» **BRANO FORNITO**:
···

In a lonely place (il rosso e il blu)

Jim Stark è appena arrivato in città assieme alla sua famiglia. Arrestato per ubriachezza, vive un conflitto perenne coi suoi genitori che lo porta ad avere comportamenti che sfociano nella violenza. Nella nuova scuola incontra la bella Judy e l’introverso Plato, scansato da tutti. Judy fa parte di una banda di giovani delinquenti capitanata da Buzz che subito prende di mira il nuovo arrivato. [sinossi]

“Lavorare con Jimmy significava esplorare la sua natura; senza questo il suo potenziale espressivo rimaneva congelato. Voleva fare film in cui credere fino in fondo, ma questa non era mai stata una cosa semplice per lui. Tra la convinzione e l’azione si ergeva l’ostacolo della propria profonda e oscura incertezza. Deluso e insoddisfatto, Jim era come un bambino che si nasconde nel suo angolo e si rifiuta di parlare”.

···

» **MATERIALE FORNITO**:
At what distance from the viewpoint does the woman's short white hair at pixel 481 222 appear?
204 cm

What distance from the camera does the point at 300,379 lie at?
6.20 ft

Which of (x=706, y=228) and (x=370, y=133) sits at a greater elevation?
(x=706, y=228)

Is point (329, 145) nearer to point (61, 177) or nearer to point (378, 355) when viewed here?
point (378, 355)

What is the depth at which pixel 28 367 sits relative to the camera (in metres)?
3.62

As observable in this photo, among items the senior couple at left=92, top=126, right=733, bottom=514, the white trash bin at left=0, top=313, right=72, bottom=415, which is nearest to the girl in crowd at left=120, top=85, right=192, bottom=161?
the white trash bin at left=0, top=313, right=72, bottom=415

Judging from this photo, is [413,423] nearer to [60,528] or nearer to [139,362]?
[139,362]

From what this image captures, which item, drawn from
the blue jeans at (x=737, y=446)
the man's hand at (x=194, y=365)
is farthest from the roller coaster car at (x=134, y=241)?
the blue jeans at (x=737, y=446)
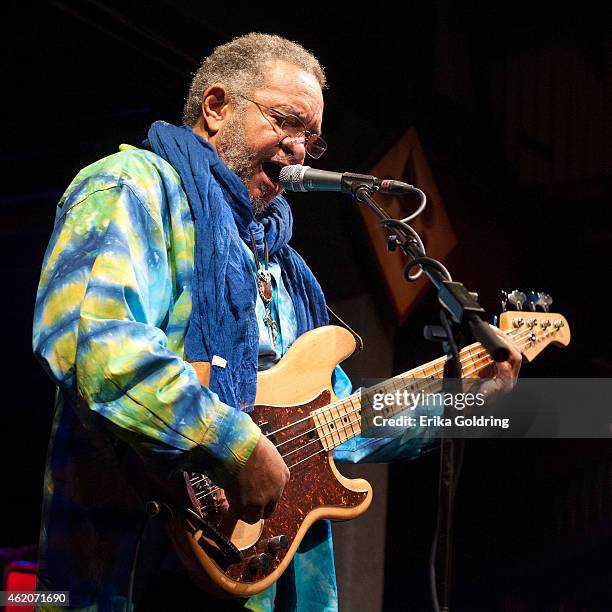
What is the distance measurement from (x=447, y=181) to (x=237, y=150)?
1.77 meters

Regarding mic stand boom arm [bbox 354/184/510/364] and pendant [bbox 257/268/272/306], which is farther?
pendant [bbox 257/268/272/306]

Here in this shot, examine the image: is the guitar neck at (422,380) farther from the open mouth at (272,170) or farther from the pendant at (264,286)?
the open mouth at (272,170)

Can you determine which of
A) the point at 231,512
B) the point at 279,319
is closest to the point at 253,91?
the point at 279,319

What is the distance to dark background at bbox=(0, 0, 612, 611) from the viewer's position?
123 inches

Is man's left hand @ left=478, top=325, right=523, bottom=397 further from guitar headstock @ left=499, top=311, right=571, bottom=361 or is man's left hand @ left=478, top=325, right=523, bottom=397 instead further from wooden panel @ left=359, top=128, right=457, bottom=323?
wooden panel @ left=359, top=128, right=457, bottom=323

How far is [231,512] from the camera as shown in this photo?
5.64 feet

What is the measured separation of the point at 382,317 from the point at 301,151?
1.55m

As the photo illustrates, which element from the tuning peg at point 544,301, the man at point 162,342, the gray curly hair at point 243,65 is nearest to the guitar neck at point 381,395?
the man at point 162,342

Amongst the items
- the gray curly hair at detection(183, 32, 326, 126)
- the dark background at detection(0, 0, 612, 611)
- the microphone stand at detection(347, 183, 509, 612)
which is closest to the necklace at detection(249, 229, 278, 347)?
the gray curly hair at detection(183, 32, 326, 126)

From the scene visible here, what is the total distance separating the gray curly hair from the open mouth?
0.19 metres

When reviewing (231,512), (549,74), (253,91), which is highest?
(549,74)

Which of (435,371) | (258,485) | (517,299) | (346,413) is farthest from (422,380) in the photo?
(258,485)

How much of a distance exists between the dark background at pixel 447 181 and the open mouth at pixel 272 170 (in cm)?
99

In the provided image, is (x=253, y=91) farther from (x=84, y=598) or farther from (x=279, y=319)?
Result: (x=84, y=598)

···

» **PROBLEMI E COMPITI**:
A. Rispondi a queste domande sul brano, una per riga:
(i) Per quale motivo è stato arrestato Jim Stark?
(ii) Chi è a capo della banda di cui fa parte Judy?
(iii) Nella citazione riportata, a chi viene paragonato Jim quando è deluso e insoddisfatto?
B. Trascrivi senza modifiche le righe delle voci dalla riga contenente "How much of" fino all'ultima riga delle voci, entrambe comprese.
Il brano e le voci non hanno alcun legame tra loro.

» **RISPOSTE AI COMPITI**:
A.
(i) Per ubriachezza.
(ii) Buzz.
(iii) A un bambino che si nasconde nel suo angolo e si rifiuta di parlare.

B.
How much of a distance exists between the dark background at pixel 447 181 and the open mouth at pixel 272 170 (in cm)?
99

In the provided image, is (x=253, y=91) farther from (x=84, y=598) or farther from (x=279, y=319)?
Result: (x=84, y=598)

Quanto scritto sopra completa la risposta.